--- START ---

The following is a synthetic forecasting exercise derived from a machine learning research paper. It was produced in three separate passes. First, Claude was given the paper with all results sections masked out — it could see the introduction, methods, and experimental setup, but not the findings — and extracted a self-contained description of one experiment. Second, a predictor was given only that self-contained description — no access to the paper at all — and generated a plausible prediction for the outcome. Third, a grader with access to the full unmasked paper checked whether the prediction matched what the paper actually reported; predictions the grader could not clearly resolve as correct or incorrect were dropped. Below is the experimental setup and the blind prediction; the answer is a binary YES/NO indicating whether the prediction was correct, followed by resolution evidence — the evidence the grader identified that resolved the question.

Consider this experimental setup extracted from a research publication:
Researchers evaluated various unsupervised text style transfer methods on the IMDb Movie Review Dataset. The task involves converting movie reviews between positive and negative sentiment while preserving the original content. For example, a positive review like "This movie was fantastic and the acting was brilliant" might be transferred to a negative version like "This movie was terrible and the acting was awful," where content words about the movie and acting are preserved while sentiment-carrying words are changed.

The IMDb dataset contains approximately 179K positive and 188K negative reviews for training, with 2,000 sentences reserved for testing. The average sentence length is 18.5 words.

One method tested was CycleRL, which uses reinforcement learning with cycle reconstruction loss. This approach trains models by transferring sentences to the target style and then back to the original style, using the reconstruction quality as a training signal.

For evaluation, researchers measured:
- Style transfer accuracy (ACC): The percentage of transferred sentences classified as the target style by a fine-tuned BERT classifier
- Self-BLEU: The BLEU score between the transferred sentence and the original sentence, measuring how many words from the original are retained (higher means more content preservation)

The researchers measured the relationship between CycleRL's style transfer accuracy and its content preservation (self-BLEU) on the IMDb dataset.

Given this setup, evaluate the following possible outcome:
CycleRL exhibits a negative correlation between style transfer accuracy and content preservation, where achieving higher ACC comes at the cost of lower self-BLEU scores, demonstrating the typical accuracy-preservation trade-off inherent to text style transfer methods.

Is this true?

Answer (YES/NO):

--- END ---

# [EXERCISE DESCRIPTION]
Reproduce the full listing word for word.

# [EXERCISE SOLUTION]
The following is a synthetic forecasting exercise derived from a machine learning research paper. It was produced in three separate passes. First, Claude was given the paper with all results sections masked out — it could see the introduction, methods, and experimental setup, but not the findings — and extracted a self-contained description of one experiment. Second, a predictor was given only that self-contained description — no access to the paper at all — and generated a plausible prediction for the outcome. Third, a grader with access to the full unmasked paper checked whether the prediction matched what the paper actually reported; predictions the grader could not clearly resolve as correct or incorrect were dropped. Below is the experimental setup and the blind prediction; the answer is a binary YES/NO indicating whether the prediction was correct, followed by resolution evidence — the evidence the grader identified that resolved the question.

Consider this experimental setup extracted from a research publication:
Researchers evaluated various unsupervised text style transfer methods on the IMDb Movie Review Dataset. The task involves converting movie reviews between positive and negative sentiment while preserving the original content. For example, a positive review like "This movie was fantastic and the acting was brilliant" might be transferred to a negative version like "This movie was terrible and the acting was awful," where content words about the movie and acting are preserved while sentiment-carrying words are changed.

The IMDb dataset contains approximately 179K positive and 188K negative reviews for training, with 2,000 sentences reserved for testing. The average sentence length is 18.5 words.

One method tested was CycleRL, which uses reinforcement learning with cycle reconstruction loss. This approach trains models by transferring sentences to the target style and then back to the original style, using the reconstruction quality as a training signal.

For evaluation, researchers measured:
- Style transfer accuracy (ACC): The percentage of transferred sentences classified as the target style by a fine-tuned BERT classifier
- Self-BLEU: The BLEU score between the transferred sentence and the original sentence, measuring how many words from the original are retained (higher means more content preservation)

The researchers measured the relationship between CycleRL's style transfer accuracy and its content preservation (self-BLEU) on the IMDb dataset.

Given this setup, evaluate the following possible outcome:
CycleRL exhibits a negative correlation between style transfer accuracy and content preservation, where achieving higher ACC comes at the cost of lower self-BLEU scores, demonstrating the typical accuracy-preservation trade-off inherent to text style transfer methods.

Is this true?

Answer (YES/NO):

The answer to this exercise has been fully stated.